Abdelsalam Eman, Ibrahim Amal Mosad, El-Rashedy Ahmed A, Abdel-Aziz Mohamed S, Kutkat Omnia, El-Hady Faten K Abd
Chemistry of Natural and Microbial Products Department, Pharmaceutical and Drug Industries Research Institute, National Research Centre, 33 El Buhouth St, Dokki-Giza, Egypt.
Department of Microbial Chemistry, National Research Centre, Giza, 12622, Egypt.
Sci Rep. 2025 Jan 3;15(1):685. doi: 10.1038/s41598-024-77854-0.

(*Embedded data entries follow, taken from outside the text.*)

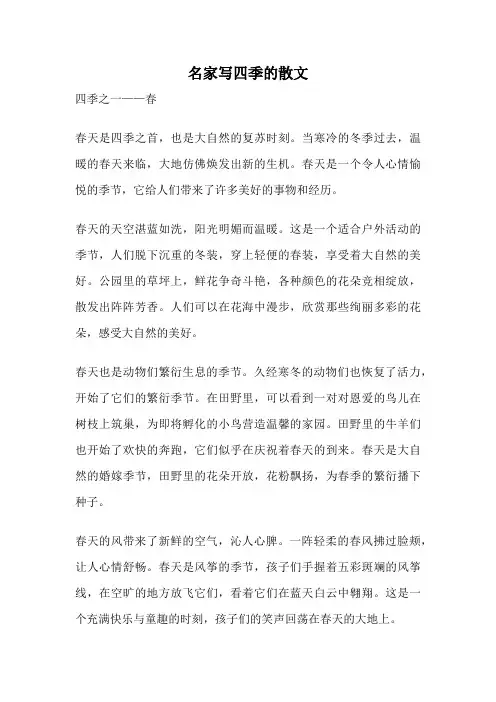 名家写四季的散文

四季之一——春

春天是四季之首，也是大自然的复苏时刻。当寒冷的冬季过去，温暖的春天来临，大地仿佛焕发出新的生机。春天是一个令人心情愉悦的季节，它给人们带来了许多美好的事物和经历。

春天的天空湛蓝如洗，阳光明媚而温暖。这是一个适合户外活动的季节，人们脱下沉重的冬装，穿上轻便的春装，享受着大自然的美好。公园里的草坪上，鲜花争奇斗艳，各种颜色的花朵竞相绽放，散发出阵阵芳香。人们可以在花海中漫步，欣赏那些绚丽多彩的花朵，感受大自然的美好。

春天也是动物们繁衍生息的季节。久经寒冬的动物们也恢复了活力，开始了它们的繁衍季节。在田野里，可以看到一对对恩爱的鸟儿在树枝上筑巢，为即将孵化的小鸟营造温馨的家园。田野里的牛羊们也开始了欢快的奔跑，它们似乎在庆祝着春天的到来。春天是大自然的婚嫁季节，田野里的花朵开放，花粉飘扬，为春季的繁衍播下种子。

春天的风带来了新鲜的空气，沁人心脾。一阵轻柔的春风拂过脸颊，让人心情舒畅。春天是风筝的季节，孩子们手握着五彩斑斓的风筝线，在空旷的地方放飞它们，看着它们在蓝天白云中翱翔。这是一个充满快乐与童趣的时刻，孩子们的笑声回荡在春天的大地上。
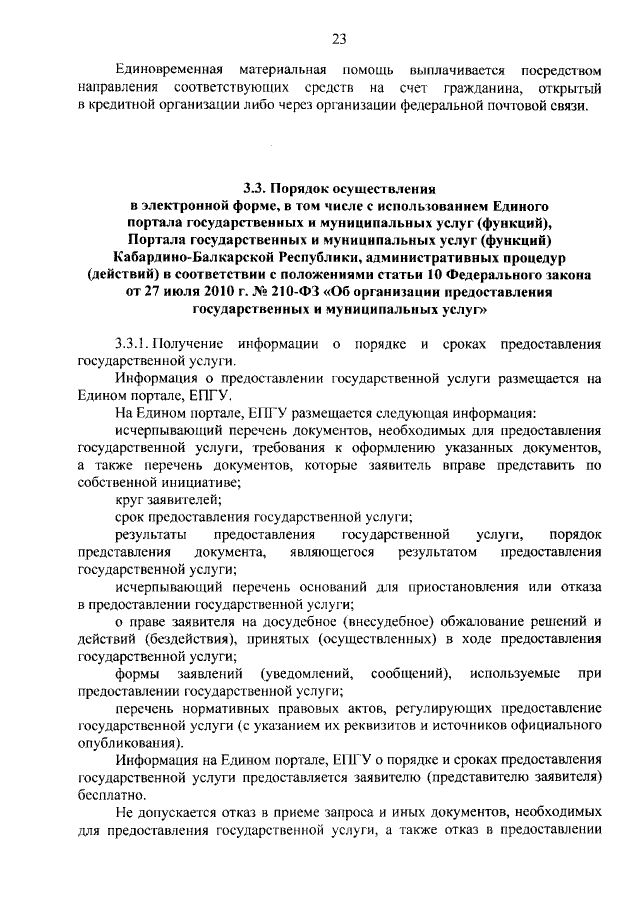 23

Единовременная материальная помощь выплачивается посредством направления соответствующих средств на счет гражданина, открытый в кредитной организации либо через организации федеральной почтовой связи.

3.3. Порядок осуществления в электронной форме, в том числе с использованием Единого портала государственных и муниципальных услуг (функций), Портала государственных и муниципальных услуг (функций) Кабардино-Балкарской Республики, административных процедур (действий) в соответствии с положениями статьи 10 Федерального закона от 27 июля 2010 г. № 210-ФЗ «Об организации предоставления государственных и муниципальных услуг»

3.3.1. Получение информации о порядке и сроках предоставления государственной услуги.

Информация о предоставлении государственной услуги размещается на Едином портале, ЕПГУ.

На Едином портале, ЕПГУ размещается следующая информация:

исчерпывающий перечень документов, необходимых для предоставления государственной услуги, требования к оформлению указанных документов, а также перечень документов, которые заявитель вправе представить по собственной инициативе;

круг заявителей;

срок предоставления государственной услуги;

результаты предоставления государственной услуги, порядок представления документа, являющегося результатом предоставления государственной услуги;

исчерпывающий перечень оснований для приостановления или отказа в предоставлении государственной услуги;

о праве заявителя на досудебное (внесудебное) обжалование решений и действий (бездействия), принятых (осуществленных) в ходе предоставления государственной услуги;

формы заявлений (уведомлений, сообщений), используемые при предоставлении государственной услуги;

перечень нормативных правовых актов, регулирующих предоставление государственной услуги (с указанием их реквизитов и источников официального опубликования).

Информация на Едином портале, ЕПГУ о порядке и сроках предоставления государственной услуги предоставляется заявителю (представителю заявителя) бесплатно.

Не допускается отказ в приеме запроса и иных документов, необходимых для предоставления государственной услуги, а также отказ в предоставлении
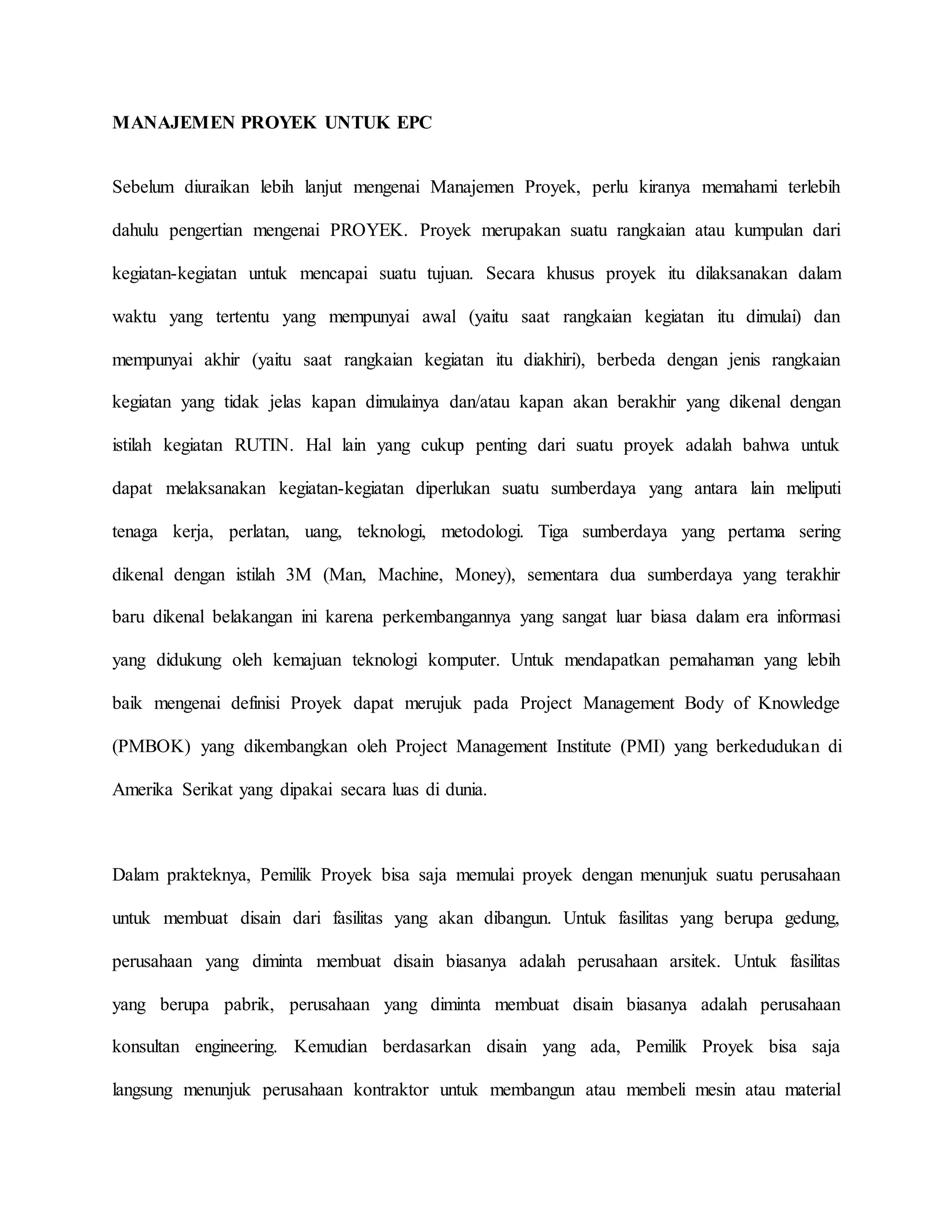 MANAJEMEN PROYEK UNTUK EPC

Sebelum diuraikan lebih lanjut mengenai Manajemen Proyek, perlu kiranya memahami terlebih dahulu pengertian mengenai PROYEK. Proyek merupakan suatu rangkaian atau kumpulan dari kegiatan-kegiatan untuk mencapai suatu tujuan. Secara khusus proyek itu dilaksanakan dalam waktu yang tertentu yang mempunyai awal (yaitu saat rangkaian kegiatan itu dimulai) dan mempunyai akhir (yaitu saat rangkaian kegiatan itu diakhiri), berbeda dengan jenis rangkaian kegiatan yang tidak jelas kapan dimulainya dan/atau kapan akan berakhir yang dikenal dengan istilah kegiatan RUTIN. Hal lain yang cukup penting dari suatu proyek adalah bahwa untuk dapat melaksanakan kegiatan-kegiatan diperlukan suatu sumberdaya yang antara lain meliputi tenaga kerja, perlatan, uang, teknologi, metodologi. Tiga sumberdaya yang pertama sering dikenal dengan istilah 3M (Man, Machine, Money), sementara dua sumberdaya yang terakhir baru dikenal belakangan ini karena perkembangannya yang sangat luar biasa dalam era informasi yang didukung oleh kemajuan teknologi komputer. Untuk mendapatkan pemahaman yang lebih baik mengenai definisi Proyek dapat merujuk pada Project Management Body of Knowledge (PMBOK) yang dikembangkan oleh Project Management Institute (PMI) yang berkedudukan di Amerika Serikat yang dipakai secara luas di dunia.

Dalam prakteknya, Pemilik Proyek bisa saja memulai proyek dengan menunjuk suatu perusahaan untuk membuat disain dari fasilitas yang akan dibangun. Untuk fasilitas yang berupa gedung, perusahaan yang diminta membuat disain biasanya adalah perusahaan arsitek. Untuk fasilitas yang berupa pabrik, perusahaan yang diminta membuat disain biasanya adalah perusahaan konsultan engineering. Kemudian berdasarkan disain yang ada, Pemilik Proyek bisa saja langsung menunjuk perusahaan kontraktor untuk membangun atau membeli mesin atau material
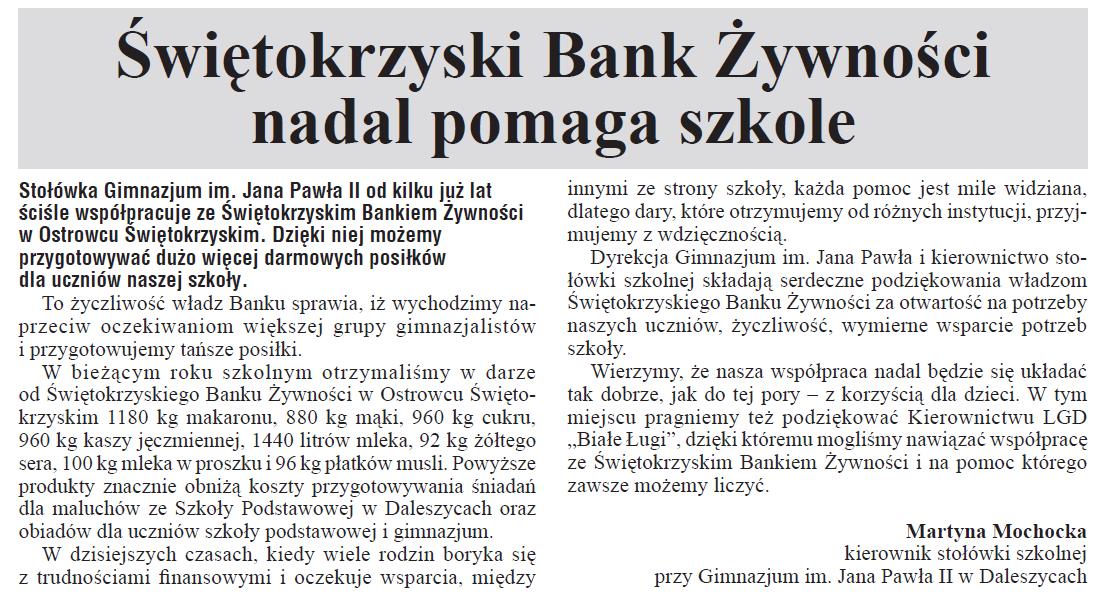 Świętokrzyski Bank Żywności nadal pomaga szkole

Stołówka Gimnazjum im. Jana Pawła II od kilku już lat ściśle współpracuje ze Świętokrzyskim Bankiem Żywności w Ostrowcu Świętokrzyskim. Dzięki niej możemy przygotowywać dużo więcej darmowych posiłków dla uczniów naszej szkoły.

To życzliwość władz Banku sprawia, iż wychodzimy naprzeciw oczekiwaniom większej grupy gimnazjalistów i przygotowujemy tańsze posiłki.

W bieżącym roku szkolnym otrzymaliśmy w darze od Świętokrzyskiego Banku Żywności w Ostrowcu Świętokrzyskim 1180 kg makaronu, 880 kg mąki, 960 kg cukru, 960 kg kaszy jęczmiennej, 1440 litrów mleka, 92 kg żółtego sera, 100 kg mleka w proszku i 96 kg płatków musli. Powyższe produkty znacznie obniżą koszty przygotowywania śniadań dla maluchów ze Szkoły Podstawowej w Daleszycach oraz obiadów dla uczniów szkoły podstawowej i gimnazjum.

W dzisiejszych czasach, kiedy wiele rodzin boryka się z trudnościami finansowymi i oczekuje wsparcia, między innymi ze strony szkoły, każda pomoc jest mile widziana, dlatego dary, które otrzymujemy od różnych instytucji, przyjmujemy z wdzięcznością.

Dyrekcja Gimnazjum im. Jana Pawła i kierownictwo stołówki szkolnej składają serdeczne podziękowania władzom Świętokrzyskiego Banku Żywności za otwartość na potrzeby naszych uczniów, życzliwość, wymierne wsparcie potrzeb szkoły.

Wierzymy, że nasza współpraca nadal będzie się układać tak dobrze, jak do tej pory – z korzyścią dla dzieci. W tym miejscu pragniemy też podziękować Kierownictwu LGD „Białe Ługi", dzięki któremu mogliśmy nawiązać współpracę ze Świętokrzyskim Bankiem Żywności i na pomoc którego zawsze możemy liczyć.

Martyna Mochocka
kierownik stołówki szkolnej
przy Gimnazjum im. Jana Pawła II w Daleszycach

The COVID-19 pandemic has caused significant mortality and morbidity for millions of people. Severe Acute Respiratory Syndrome-2 (SARS-CoV-2) virus is capable of causing severe and fatal diseases. We evaluated the antiviral properties of Aspergillus tamarii SP73-EGY isolate extract against low pathogenic coronavirus (229E), Adeno-7- and Herpes-2 viruses. The extract showed a high selectivity index (SI = 43.4) and a significant inhibition of 229E (IC = 8.205 μg/ml). It was stronger than the drug control, remdesivir (IC = 38.2 μg/ml, SI = 7.29). However, the extract showed minimal efficacy against Adeno-7- and Herpes-2-Viruses (IC = 22.52, 47.79 μg/ml, and SI = 6.75, 5.08, respectively). It exhibited profound efficacy against the highly pathogenic SARS-CoV-2 (IC = 8.306 μg/ml, SI = 42.2). Kojic acid, the primary component of the extract, showed substantial antiviral activity against SARS-CoV-2 (IC = 23.4 μg/ml, SI = 5.6), Remdesivir (IC = 4.55 μg/ml, SI = 61.45). Therefore, the extract demonstrated the most notable antiviral characteristics against coronavirus infection. Co-infecting microorganisms may contribute to immune system deterioration and airway injury caused by SARS-CoV-2. The extract showed significant efficacy against E. coli and P. aeruginosa, with an inhibition range of 3.5-10 mm at a concentration of 200 mg/ml. A molecular docking study showed that hexadecanoic, Kojic, octanoic acids, and 4(4-Methylbenzylidene)cyclohexane-1,3-dione have stronger binding affinity to the SARS-CoV-2 M than Remdesivir. Molecular dynamics simulations were employed to examine the structural stability and flexibility of these complexes. This confirmed the high binding affinities of Kojic acid and 4(4-Methylbenzylidene)cyclohexane-1,3-dione, thereby proving their potential as novel anti-SARS-CoV-2.
新冠疫情已导致数百万人出现严重的死亡率和发病率。严重急性呼吸综合征冠状病毒2(SARS-CoV-2)能够引发严重且致命的疾病。我们评估了塔宾曲霉SP73-EGY分离株提取物对低致病性冠状病毒(229E)、腺病毒7型和疱疹病毒2型的抗病毒特性。该提取物显示出高选择性指数(SI = 43.4),并对229E有显著抑制作用(IC = 8.205 μg/ml)。其效果强于药物对照瑞德西韦(IC = 38.2 μg/ml,SI = 7.29)。然而,该提取物对腺病毒7型和疱疹病毒2型的效果甚微(IC分别为22.52、47.79 μg/ml,SI分别为6.75、5.08)。它对高致病性SARS-CoV-2显示出显著效果(IC = 8.306 μg/ml,SI = 42.2)。提取物的主要成分 kojic 酸对SARS-CoV-2显示出显著抗病毒活性(IC = 23.4 μg/ml,SI = 5.6),对瑞德西韦(IC = 4.55 μg/ml,SI = 61.45)也有活性。因此,该提取物对冠状病毒感染显示出最显著的抗病毒特性。共同感染的微生物可能会导致SARS-CoV-2引起的免疫系统恶化和气道损伤。该提取物对大肠杆菌和铜绿假单胞菌显示出显著效果,在浓度为200 mg/ml时抑制范围为3.5 - 10 mm。分子对接研究表明,十六烷酸、 kojic 酸、辛酸和4(4 - 甲基亚苄基)环己烷 - 1,3 - 二酮与SARS-CoV-2 M蛋白的结合亲和力比瑞德西韦更强。采用分子动力学模拟来研究这些复合物的结构稳定性和灵活性。这证实了 kojic 酸和4(4 - 甲基亚苄基)环己烷 - 1,3 - 二酮具有高结合亲和力,从而证明了它们作为新型抗SARS-CoV-2药物的潜力。